The lung endothelial cell surface is the common platform for orchestrating inflammation and coagulation cascade activation [28]. Once challenged by inflammatory mediators, the lung endothelium can shift from their normal anti-thrombotic and anti-inflammatory phenotype to pro-thrombotic and pro-adhesive properties [29]. P-selectin and vWF are stored within WPBs of endothelium. In response to abnormal challenges, P-selectin can be rapidly translocated to cell surface and vWF can be released through exocytosis, both of which are involved with endothelial activation. The translocated P-selectin can mediate leukocyte tethering and rolling on activated endothelial cells [30]. In addition to being a highly pro-thrombotic protein, vWF is also an important pro-inflammatory mediator, contributing to neutrophil diapedesis via modulating the integrity of the endothelial barrier [3133]. Additionally, released vWF can directly interact with DNA from neutrophil extracellular traps to aggravate inflammatory damage [34]. This concept highlights the importance of understanding the mechanisms by which inflammatory mediators interact with endothelium.

The doses of exogenous histones used during in vivo and in vitro experiments were different from the levels of histone H4 observed in LPS-challenged mice. The following facts maybe show some explanation. Many serious diseases can act as the first hit to cause injury and the uncontrolled inflammation is just the second hit to aggravate the damage [5, 6]. When histones were used as the sole etiology to investigate the injury mechanism in the experiment, they must cause both the first and the second hit, thus the doses of exogenous histones used were much higher.

Surely during the metabolic process histones need several posttranslational modifications including acetylation, methylation, glycosylation, ubiquitination, and deimination [3537]. Extracellular histones may also undergo some modifications to change their inflammatory characteristic, which need to be further investigated.

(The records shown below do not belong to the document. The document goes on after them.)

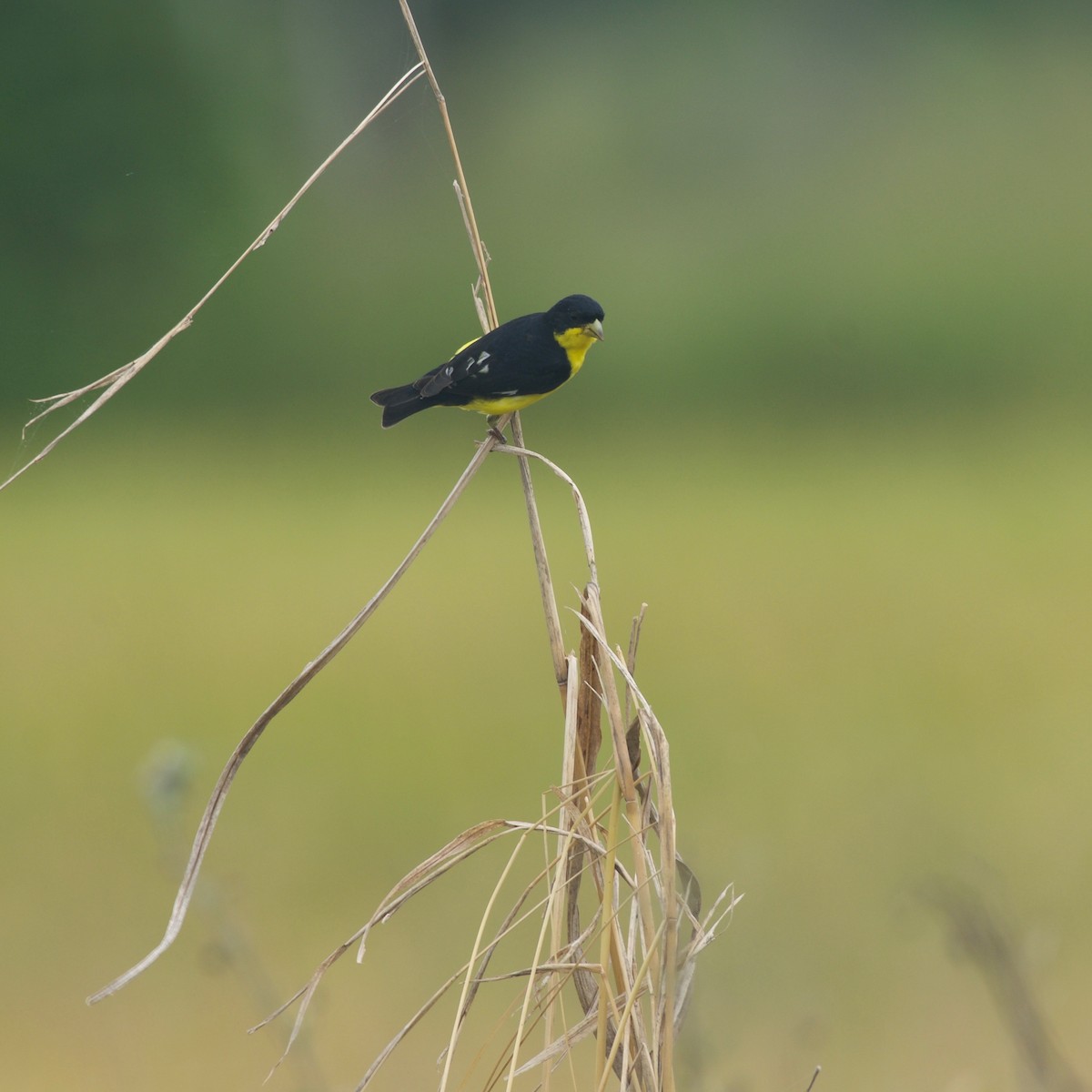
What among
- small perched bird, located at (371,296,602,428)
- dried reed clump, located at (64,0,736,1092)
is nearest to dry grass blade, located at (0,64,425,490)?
dried reed clump, located at (64,0,736,1092)

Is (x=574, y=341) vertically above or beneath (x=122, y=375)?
beneath

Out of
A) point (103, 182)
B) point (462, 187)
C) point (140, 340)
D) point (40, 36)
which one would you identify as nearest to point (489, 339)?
point (462, 187)

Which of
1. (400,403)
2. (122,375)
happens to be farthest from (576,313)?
(122,375)

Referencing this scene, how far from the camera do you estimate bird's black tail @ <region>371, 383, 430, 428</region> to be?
2.73 ft

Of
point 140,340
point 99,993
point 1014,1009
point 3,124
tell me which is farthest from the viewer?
point 3,124

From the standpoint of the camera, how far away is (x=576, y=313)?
762 millimetres

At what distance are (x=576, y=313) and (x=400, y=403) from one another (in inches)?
6.1

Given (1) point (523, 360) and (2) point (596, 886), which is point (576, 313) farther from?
(2) point (596, 886)

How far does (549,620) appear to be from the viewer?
399mm

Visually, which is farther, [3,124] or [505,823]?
[3,124]

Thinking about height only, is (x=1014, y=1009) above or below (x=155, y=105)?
below

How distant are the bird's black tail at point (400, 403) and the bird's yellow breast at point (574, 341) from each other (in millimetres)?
119

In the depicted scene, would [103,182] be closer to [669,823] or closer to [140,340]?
[140,340]

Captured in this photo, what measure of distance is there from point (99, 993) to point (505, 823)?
0.40 feet
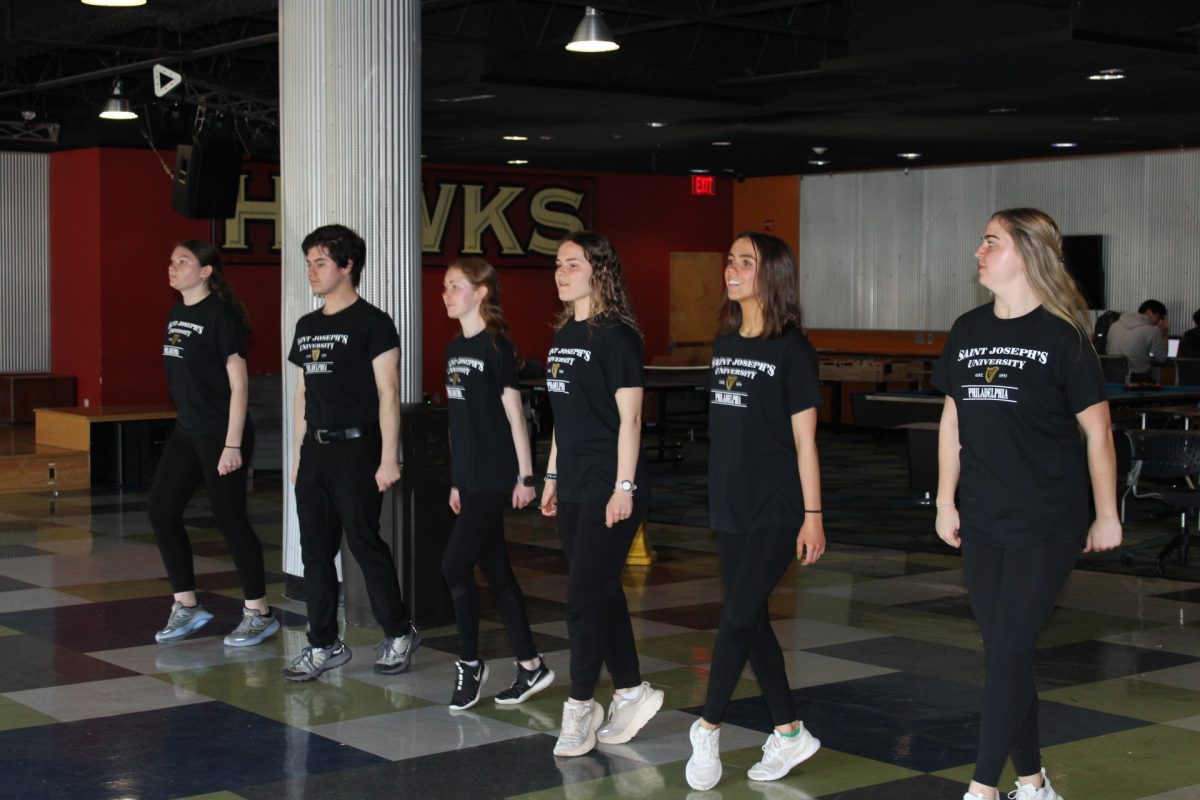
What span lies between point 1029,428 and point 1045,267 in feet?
1.40

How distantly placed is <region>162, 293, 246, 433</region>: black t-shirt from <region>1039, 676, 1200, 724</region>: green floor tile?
11.9 ft

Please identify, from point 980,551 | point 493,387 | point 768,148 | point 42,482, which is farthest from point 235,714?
point 768,148

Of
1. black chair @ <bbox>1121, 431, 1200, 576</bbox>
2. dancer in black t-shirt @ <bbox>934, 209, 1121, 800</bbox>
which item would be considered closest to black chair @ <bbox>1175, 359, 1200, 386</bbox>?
black chair @ <bbox>1121, 431, 1200, 576</bbox>

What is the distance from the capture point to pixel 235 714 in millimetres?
5844

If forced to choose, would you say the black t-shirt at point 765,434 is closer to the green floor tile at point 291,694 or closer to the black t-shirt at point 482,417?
the black t-shirt at point 482,417

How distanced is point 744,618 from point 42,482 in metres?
10.2

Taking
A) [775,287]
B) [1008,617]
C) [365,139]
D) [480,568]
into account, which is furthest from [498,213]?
[1008,617]

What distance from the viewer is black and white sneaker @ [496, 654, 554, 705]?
19.5 feet

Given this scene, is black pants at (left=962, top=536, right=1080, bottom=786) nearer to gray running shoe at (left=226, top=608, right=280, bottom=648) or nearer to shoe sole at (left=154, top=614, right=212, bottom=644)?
gray running shoe at (left=226, top=608, right=280, bottom=648)

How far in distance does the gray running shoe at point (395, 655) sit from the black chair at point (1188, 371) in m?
12.0

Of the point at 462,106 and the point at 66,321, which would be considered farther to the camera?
the point at 66,321

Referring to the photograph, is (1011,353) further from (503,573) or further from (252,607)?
(252,607)

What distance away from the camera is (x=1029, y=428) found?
4.18 meters

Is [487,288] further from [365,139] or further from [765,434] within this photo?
[365,139]
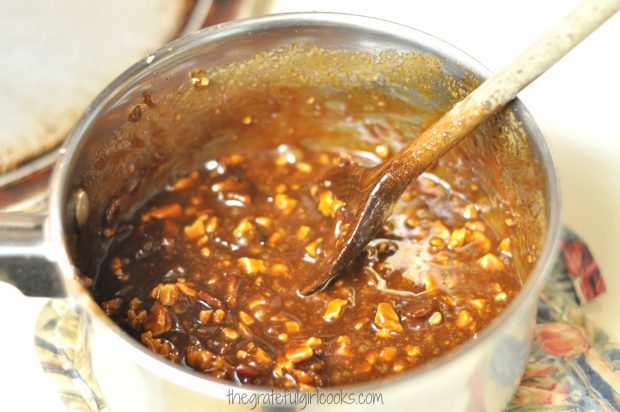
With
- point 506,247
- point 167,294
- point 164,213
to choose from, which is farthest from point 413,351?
point 164,213

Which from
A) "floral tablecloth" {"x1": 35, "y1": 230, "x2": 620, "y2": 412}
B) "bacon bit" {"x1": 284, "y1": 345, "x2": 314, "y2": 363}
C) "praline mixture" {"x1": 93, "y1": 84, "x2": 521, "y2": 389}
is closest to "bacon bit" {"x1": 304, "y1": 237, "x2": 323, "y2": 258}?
"praline mixture" {"x1": 93, "y1": 84, "x2": 521, "y2": 389}

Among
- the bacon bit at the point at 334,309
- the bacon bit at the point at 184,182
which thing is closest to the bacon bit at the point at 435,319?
the bacon bit at the point at 334,309

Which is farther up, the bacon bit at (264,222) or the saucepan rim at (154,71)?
the saucepan rim at (154,71)

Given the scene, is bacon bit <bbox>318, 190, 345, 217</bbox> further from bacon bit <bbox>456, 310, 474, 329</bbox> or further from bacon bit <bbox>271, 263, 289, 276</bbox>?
bacon bit <bbox>456, 310, 474, 329</bbox>

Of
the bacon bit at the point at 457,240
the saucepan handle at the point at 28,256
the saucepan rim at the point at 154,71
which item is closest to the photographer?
the saucepan rim at the point at 154,71

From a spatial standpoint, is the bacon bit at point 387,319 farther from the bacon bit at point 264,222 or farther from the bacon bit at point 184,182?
the bacon bit at point 184,182

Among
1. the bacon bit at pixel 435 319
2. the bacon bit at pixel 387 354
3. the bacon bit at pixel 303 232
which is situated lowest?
the bacon bit at pixel 303 232

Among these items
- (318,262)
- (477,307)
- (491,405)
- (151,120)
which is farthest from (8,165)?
(491,405)

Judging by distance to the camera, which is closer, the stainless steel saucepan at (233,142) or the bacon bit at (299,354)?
the stainless steel saucepan at (233,142)

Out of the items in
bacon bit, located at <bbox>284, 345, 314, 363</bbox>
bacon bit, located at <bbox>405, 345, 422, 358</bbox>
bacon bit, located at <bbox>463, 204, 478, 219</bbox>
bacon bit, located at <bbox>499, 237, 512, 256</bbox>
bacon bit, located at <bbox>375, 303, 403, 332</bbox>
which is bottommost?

Extracellular histones in circulation are lung-targeted damage mediators, which can bind pulmonary capillary endothelium with priority. This is consistent with the phenomenon that the lung is the most vulnerable organ in systemic inflammatory damage.

Conclusions

In conclusion, extracellular histones are pro-inflammatory mediators in LPS-induced ARDS in mice. As far as our experiment results are concerned, extracellular histone-induced endothelial activation promotes neutrophil adhesion and subsequent activation though extracellular histones have little direct effects on neutrophil. Thus, endothelial activation is important for extracellular histone-induced inflammatory injury.